- Page extract
November 2008
Features

Breaking infrastructure constraints by accelerating project execution

Project execution management can dramatically increase profits and accelerate cash flow for all participants in the infrastructure supply chain.

Project execution management can dramatically increase profits and accelerate cash flow for all participants in the infrastructure supply chain. 

Sanjeev Gupta, Realization Technologies

The rising worldwide demand for oil and gas and resultant higher energy prices have intensified the search for new oil and gas reservoirs over the past few years. This has greatly boosted demand for infrastructure such as drilling rigs, production platforms, FPSOs, crane vessels, pipe layers and support vessels. Backlogs are at record levels, and delivery lead times keep getting longer.

Oil industry revenues today are constrained not by poor demand or low prices, but by lack of infrastructure to capitalize on the increasing demand and high prices. Rig operators as well as builders are looking for solutions that will let them accelerate deliveries of newbuilds and other infrastructure items.

However, adding design, fabrication, assembling and commissioning capacity itself can take months, if not years, and the required capital investments carry risk because of the volatile political environment. A better solution may lie in more effective execution of projects.

- Task details
Retype everything in the article on project execution from "The rising worldwide" down to "other infrastructure items.". The lines after this point have no connection to the article on project execution.

- Data section
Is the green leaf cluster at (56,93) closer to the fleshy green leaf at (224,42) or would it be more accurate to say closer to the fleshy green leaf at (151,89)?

- Output
The rising worldwide demand for oil and gas and resultant higher energy prices have intensified the search for new oil and gas reservoirs over the past few years. This has greatly boosted demand for infrastructure such as drilling rigs, production platforms, FPSOs, crane vessels, pipe layers and support vessels. Backlogs are at record levels, and delivery lead times keep getting longer.

Oil industry revenues today are constrained not by poor demand or low prices, but by lack of infrastructure to capitalize on the increasing demand and high prices. Rig operators as well as builders are looking for solutions that will let them accelerate deliveries of newbuilds and other infrastructure items.